Kick back and watch our AI learn to play Atari games in real-time

Building artificial intelligence is easier than ever before, thanks to new open-source tools. We’ve decided to tinker a little ourselves by using OpenAI’s Universe to build an AI bot that learns to play Atari games.

We’ve been streaming the AI’s progress on TVs around the Quartz office for the past few weeks and thought the world might like a peek under the hood of an AI as it gets smarter. Ms. Pac-Man is the most fun to watch, because everybody knows how the game should be played, and watching the bot get eaten by ghosts over and over can be reassuring: Not everything can be perfectly automated.

How it works

The bot is running on a regular computer. Universe, free software recently released by OpenAI, acts as a bridge between the bot and any other software on the computer. You can use one of their algorithms (like we’re doing), or build your own AI and connect it to the platform. The AI can then interact with games, internet browsers, or really anything a human would do on a PC.

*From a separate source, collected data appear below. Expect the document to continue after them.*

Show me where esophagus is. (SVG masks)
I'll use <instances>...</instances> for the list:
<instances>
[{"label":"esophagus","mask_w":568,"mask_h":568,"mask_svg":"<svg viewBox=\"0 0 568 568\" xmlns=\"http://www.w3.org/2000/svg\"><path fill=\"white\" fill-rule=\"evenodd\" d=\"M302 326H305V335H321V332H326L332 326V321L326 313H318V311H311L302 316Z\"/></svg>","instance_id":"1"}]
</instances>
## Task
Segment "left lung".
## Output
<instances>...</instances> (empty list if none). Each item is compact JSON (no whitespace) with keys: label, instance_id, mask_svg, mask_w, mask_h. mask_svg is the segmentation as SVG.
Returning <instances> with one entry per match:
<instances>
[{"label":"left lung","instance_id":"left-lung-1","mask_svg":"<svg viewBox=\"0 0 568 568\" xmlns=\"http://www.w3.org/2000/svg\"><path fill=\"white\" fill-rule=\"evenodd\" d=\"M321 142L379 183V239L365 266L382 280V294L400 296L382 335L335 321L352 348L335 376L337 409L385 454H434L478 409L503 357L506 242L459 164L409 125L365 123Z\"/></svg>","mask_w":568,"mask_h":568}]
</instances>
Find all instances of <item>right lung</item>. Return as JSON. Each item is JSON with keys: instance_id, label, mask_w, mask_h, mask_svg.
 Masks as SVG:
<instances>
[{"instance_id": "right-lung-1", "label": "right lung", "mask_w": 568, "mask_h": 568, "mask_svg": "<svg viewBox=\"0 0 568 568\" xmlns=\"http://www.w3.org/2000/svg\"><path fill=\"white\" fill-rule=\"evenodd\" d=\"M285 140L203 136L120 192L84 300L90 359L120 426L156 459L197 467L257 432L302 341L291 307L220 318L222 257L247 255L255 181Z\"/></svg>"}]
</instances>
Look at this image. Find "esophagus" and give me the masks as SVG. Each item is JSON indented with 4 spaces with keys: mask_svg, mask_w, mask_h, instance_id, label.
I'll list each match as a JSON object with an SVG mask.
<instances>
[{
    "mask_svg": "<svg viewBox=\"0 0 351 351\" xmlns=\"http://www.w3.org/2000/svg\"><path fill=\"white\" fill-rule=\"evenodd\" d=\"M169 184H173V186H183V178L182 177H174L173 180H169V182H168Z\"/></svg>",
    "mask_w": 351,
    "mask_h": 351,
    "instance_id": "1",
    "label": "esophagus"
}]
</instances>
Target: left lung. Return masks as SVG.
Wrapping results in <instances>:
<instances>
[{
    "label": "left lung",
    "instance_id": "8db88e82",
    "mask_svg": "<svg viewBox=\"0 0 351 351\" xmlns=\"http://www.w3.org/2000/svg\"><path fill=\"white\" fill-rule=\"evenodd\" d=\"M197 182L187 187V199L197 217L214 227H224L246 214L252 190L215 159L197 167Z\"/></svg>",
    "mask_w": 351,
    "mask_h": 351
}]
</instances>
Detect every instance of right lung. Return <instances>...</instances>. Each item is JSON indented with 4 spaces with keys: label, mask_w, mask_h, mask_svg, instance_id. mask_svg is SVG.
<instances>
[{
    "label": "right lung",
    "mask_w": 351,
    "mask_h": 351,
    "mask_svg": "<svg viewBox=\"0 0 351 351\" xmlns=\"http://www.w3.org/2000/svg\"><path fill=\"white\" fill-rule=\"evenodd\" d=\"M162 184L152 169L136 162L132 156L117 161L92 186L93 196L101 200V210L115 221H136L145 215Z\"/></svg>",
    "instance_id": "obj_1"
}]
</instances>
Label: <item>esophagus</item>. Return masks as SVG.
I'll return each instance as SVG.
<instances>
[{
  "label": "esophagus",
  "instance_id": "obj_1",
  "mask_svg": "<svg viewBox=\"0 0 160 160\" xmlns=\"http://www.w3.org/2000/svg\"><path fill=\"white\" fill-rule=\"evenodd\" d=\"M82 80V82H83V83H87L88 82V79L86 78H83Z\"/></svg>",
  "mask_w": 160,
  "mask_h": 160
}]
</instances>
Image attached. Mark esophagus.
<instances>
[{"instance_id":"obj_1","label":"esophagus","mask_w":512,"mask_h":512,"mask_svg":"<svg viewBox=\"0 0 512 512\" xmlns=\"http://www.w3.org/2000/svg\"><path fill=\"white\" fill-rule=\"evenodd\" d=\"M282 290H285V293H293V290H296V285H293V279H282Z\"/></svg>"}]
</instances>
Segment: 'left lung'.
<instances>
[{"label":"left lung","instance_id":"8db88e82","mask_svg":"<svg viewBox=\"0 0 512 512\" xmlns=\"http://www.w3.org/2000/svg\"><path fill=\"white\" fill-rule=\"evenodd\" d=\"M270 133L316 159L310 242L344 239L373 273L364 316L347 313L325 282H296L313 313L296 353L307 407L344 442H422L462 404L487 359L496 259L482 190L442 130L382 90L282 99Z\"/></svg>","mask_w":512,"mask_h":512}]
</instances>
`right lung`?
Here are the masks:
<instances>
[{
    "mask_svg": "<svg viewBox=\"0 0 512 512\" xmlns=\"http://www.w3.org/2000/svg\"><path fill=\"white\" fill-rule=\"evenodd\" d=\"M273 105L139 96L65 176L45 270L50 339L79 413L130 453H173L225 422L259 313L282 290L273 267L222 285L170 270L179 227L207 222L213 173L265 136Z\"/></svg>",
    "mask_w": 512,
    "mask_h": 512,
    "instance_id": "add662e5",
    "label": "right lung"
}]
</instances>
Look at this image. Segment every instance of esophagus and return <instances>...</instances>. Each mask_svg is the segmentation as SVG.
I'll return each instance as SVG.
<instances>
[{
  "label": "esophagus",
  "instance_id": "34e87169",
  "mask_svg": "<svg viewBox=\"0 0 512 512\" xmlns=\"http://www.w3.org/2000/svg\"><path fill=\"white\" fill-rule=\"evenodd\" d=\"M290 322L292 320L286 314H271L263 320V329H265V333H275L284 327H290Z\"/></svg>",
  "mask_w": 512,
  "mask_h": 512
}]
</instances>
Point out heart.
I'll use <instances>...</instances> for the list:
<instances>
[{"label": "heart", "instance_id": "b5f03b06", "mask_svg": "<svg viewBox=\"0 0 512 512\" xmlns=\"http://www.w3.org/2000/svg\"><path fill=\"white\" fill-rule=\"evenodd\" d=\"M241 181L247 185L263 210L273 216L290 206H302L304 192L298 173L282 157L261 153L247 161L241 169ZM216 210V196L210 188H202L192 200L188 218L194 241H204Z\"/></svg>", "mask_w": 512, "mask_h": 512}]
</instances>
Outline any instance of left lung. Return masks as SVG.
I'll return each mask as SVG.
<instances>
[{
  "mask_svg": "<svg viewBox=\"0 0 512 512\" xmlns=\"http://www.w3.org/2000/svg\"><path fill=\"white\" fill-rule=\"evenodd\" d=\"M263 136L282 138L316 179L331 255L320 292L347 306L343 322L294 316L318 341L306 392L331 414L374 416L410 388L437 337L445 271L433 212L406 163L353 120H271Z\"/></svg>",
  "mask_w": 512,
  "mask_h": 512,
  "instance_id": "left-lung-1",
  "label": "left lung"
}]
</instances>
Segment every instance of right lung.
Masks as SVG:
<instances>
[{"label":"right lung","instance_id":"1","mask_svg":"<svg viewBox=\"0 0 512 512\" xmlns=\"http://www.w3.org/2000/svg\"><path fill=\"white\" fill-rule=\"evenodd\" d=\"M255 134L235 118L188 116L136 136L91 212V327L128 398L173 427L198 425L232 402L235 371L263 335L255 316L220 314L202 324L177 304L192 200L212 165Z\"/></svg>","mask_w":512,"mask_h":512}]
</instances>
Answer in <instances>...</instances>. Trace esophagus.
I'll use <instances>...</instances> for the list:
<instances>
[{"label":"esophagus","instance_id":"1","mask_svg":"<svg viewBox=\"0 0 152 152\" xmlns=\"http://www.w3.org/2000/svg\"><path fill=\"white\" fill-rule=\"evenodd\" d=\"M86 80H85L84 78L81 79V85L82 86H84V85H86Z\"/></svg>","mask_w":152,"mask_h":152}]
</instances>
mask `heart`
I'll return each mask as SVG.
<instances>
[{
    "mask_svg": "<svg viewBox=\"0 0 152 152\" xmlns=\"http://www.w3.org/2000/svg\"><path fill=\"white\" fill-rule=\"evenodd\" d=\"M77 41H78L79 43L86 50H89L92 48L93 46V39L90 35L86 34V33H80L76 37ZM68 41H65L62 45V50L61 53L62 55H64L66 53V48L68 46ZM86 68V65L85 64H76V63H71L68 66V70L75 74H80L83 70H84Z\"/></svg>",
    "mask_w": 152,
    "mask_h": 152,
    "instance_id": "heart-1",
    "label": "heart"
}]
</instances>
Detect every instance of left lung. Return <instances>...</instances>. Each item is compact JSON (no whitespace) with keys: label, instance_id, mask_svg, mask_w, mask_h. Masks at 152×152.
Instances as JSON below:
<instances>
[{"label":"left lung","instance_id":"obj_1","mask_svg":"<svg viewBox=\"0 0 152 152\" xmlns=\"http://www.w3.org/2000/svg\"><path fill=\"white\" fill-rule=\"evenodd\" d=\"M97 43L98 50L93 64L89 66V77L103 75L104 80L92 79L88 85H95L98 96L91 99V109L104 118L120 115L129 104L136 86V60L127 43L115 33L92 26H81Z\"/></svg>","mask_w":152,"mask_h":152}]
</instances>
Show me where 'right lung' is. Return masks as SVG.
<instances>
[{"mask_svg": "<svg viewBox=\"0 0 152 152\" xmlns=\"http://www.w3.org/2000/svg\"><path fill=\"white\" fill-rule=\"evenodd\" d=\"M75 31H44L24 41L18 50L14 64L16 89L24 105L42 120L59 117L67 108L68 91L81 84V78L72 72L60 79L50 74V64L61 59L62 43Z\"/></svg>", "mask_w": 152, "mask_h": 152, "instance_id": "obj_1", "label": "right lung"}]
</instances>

Universe is meant specifically for reinforcement learning, which means the AI learns through trial-and-error over millions of iterations. In a game like Ms. Pac-Man, the AI slowly—very slowly, dying many times—learns how to navigate through corridors, the correlation between dots and points, and eventually to avoid ghosts. After it dies, the AI internalizes what worked and tries again.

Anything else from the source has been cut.